[SOURCE EXTRACT]:
(From Archives) Kingdom of Pharisees and Sadducees: Covenant University, the Shame of Nigeria I

Anthony Azekwoh
6 min readOct 18, 2020

“I was going to die, sooner or later, whether or not I had even spoken myself. My silences had not protected me. Your silences will not protect you…. What are the words you do not yet have? What are the tyrannies you swallow day by day and attempt to make your own, until you will sicken and die of them, still in silence? We have been socialized to respect fear more than our own need for language.”- Audre Lorde

After being in Covenant for three years now, there’s this familiar shock I have whenever I see our school being praised in the media. I pause and think to myself, Is this the same Covenant I’m in? Is there a disc 2 I don’t know about? I believe that there are issues in our community, there are problems that need conversations if solutions are too far ahead, and by writing this, I am not bringing shame to my school or my country; I am bringing the shameful things to light and here, unlike the dark, they can at least be understood. I am not your god, everything I say in this essay is what I believe to be right and true, you are free to be angry, offended and even disagree, it is your right.

[BRIEF]: Copy the essay on Covenant University again, starting with "After being in" and going on through "is your right.", and switch "shock" to "surprise".

[ITEMS]:

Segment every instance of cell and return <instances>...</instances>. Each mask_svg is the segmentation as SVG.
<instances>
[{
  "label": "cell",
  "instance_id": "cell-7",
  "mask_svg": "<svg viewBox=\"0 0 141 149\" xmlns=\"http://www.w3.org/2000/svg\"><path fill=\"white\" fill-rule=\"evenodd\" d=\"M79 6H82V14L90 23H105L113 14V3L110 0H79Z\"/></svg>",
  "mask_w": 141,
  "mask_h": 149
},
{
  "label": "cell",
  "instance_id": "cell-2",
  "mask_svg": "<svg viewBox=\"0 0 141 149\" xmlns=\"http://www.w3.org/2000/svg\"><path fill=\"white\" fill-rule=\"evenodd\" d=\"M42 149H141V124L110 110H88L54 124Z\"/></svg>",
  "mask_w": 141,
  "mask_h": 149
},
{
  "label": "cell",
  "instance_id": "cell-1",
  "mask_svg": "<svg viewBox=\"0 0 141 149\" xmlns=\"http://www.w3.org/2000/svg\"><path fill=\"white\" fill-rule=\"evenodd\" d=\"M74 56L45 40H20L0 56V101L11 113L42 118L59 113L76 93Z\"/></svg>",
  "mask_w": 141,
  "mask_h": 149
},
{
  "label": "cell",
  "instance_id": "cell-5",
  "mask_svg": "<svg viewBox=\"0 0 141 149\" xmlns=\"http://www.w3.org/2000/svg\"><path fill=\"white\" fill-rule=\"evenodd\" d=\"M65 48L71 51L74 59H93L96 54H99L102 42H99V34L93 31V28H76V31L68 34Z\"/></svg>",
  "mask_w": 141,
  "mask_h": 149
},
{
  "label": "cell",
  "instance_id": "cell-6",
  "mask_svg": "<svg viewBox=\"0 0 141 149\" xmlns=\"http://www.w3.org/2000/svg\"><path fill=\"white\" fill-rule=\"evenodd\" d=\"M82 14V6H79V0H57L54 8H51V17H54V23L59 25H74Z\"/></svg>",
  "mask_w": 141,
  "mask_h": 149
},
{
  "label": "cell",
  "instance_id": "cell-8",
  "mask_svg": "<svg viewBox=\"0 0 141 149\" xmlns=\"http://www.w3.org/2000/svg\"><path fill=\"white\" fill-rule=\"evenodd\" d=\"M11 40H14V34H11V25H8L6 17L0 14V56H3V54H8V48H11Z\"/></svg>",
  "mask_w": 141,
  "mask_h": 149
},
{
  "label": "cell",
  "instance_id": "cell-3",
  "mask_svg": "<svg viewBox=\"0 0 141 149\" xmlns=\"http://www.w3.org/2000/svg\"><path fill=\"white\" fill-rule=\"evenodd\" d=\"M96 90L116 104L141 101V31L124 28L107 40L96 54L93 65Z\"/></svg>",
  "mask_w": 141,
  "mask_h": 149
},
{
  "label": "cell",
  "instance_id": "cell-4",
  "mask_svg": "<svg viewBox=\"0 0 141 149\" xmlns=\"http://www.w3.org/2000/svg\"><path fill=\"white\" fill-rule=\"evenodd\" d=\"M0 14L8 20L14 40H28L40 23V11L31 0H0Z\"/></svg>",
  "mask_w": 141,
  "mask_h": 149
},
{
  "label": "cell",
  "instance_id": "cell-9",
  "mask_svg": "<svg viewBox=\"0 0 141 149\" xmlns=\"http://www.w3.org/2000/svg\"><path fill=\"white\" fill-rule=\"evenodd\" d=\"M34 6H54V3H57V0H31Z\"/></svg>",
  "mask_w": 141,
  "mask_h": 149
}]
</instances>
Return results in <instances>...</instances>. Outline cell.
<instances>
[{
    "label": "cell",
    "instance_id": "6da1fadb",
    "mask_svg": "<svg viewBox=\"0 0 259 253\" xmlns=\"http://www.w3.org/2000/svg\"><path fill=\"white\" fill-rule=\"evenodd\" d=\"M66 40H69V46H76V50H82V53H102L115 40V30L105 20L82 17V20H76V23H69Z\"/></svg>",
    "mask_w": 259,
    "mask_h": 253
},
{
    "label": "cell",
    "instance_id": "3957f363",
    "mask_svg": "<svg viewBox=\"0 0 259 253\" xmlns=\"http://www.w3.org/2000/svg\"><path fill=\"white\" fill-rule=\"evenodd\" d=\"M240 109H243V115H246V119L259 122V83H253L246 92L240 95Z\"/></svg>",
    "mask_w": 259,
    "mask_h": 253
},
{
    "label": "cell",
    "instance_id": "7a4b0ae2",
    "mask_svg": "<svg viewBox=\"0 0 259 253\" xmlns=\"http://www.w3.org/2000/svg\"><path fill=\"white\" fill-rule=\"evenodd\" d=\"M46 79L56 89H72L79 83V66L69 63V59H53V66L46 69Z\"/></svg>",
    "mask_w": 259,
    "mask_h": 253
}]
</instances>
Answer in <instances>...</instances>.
---
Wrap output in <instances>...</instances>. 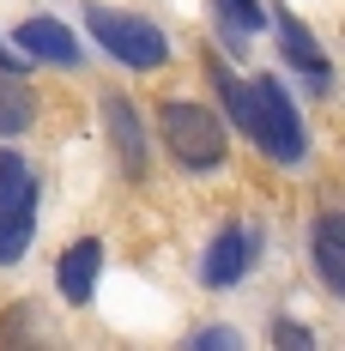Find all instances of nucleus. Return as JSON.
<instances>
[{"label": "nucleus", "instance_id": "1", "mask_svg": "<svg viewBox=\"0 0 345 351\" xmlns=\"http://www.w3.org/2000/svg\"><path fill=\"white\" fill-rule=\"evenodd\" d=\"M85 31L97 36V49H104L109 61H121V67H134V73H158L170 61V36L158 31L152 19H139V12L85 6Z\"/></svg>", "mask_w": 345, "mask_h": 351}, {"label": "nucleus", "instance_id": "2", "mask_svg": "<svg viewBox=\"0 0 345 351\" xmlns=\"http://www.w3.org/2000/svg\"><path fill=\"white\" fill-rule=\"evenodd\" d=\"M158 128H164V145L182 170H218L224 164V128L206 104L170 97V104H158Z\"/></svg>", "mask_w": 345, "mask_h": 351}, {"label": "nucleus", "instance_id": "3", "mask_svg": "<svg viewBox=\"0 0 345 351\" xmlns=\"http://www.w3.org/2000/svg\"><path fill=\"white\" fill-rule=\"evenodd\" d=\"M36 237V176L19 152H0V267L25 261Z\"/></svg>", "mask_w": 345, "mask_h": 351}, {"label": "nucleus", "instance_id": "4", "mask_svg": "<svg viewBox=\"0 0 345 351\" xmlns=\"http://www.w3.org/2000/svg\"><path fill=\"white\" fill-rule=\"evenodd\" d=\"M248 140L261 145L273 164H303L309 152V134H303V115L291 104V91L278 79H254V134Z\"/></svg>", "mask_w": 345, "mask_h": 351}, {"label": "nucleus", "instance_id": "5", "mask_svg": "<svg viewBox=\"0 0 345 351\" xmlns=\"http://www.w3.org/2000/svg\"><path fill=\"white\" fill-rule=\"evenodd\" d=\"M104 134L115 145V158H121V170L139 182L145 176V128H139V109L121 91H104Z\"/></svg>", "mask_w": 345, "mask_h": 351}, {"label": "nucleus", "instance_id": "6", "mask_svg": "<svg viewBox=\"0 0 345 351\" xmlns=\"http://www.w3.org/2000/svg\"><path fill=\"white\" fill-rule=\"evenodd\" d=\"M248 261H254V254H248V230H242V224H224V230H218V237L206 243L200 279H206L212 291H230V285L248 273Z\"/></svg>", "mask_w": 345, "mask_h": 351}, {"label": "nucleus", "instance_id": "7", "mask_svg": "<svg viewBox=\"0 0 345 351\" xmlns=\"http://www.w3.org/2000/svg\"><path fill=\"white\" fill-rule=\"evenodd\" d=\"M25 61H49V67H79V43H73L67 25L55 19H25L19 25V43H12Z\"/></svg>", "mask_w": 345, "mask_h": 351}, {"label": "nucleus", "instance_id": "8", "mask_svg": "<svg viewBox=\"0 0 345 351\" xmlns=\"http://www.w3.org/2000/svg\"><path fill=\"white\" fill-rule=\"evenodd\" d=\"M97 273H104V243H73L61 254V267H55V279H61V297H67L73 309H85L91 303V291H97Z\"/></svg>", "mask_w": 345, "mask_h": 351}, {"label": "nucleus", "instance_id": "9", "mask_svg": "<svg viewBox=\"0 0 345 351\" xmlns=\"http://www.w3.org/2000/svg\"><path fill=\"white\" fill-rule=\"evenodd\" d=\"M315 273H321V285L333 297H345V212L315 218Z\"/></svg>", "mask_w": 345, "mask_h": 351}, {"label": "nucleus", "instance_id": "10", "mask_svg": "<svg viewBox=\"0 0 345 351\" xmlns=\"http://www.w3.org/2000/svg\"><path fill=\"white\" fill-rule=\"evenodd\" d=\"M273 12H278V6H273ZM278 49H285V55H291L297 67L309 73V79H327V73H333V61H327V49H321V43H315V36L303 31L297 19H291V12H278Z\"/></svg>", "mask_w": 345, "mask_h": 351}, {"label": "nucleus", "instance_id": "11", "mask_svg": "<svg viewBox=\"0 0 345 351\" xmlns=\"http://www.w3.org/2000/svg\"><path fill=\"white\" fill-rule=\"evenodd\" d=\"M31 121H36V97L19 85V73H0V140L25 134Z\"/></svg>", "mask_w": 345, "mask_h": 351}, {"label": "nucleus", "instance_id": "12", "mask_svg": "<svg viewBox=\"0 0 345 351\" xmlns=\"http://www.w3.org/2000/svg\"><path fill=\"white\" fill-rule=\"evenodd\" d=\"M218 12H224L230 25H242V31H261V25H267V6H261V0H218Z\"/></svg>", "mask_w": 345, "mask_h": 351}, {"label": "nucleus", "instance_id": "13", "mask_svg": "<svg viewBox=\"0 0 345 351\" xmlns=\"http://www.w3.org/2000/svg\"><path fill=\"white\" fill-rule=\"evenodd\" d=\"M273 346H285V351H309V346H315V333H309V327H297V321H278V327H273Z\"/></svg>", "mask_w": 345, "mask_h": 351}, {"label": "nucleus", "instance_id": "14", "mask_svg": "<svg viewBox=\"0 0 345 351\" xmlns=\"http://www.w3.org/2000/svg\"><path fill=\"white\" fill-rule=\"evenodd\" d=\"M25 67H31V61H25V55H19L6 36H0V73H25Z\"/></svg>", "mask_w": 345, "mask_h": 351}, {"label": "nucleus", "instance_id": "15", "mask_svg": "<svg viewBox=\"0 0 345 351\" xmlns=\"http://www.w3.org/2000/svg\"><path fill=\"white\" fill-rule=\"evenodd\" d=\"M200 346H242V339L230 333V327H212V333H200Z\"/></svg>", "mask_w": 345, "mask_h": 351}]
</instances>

[THE OUTPUT]:
After being in Covenant for three years now, there’s this familiar surprise I have whenever I see our school being praised in the media. I pause and think to myself, Is this the same Covenant I’m in? Is there a disc 2 I don’t know about? I believe that there are issues in our community, there are problems that need conversations if solutions are too far ahead, and by writing this, I am not bringing shame to my school or my country; I am bringing the shameful things to light and here, unlike the dark, they can at least be understood. I am not your god, everything I say in this essay is what I believe to be right and true, you are free to be angry, offended and even disagree, it is your right.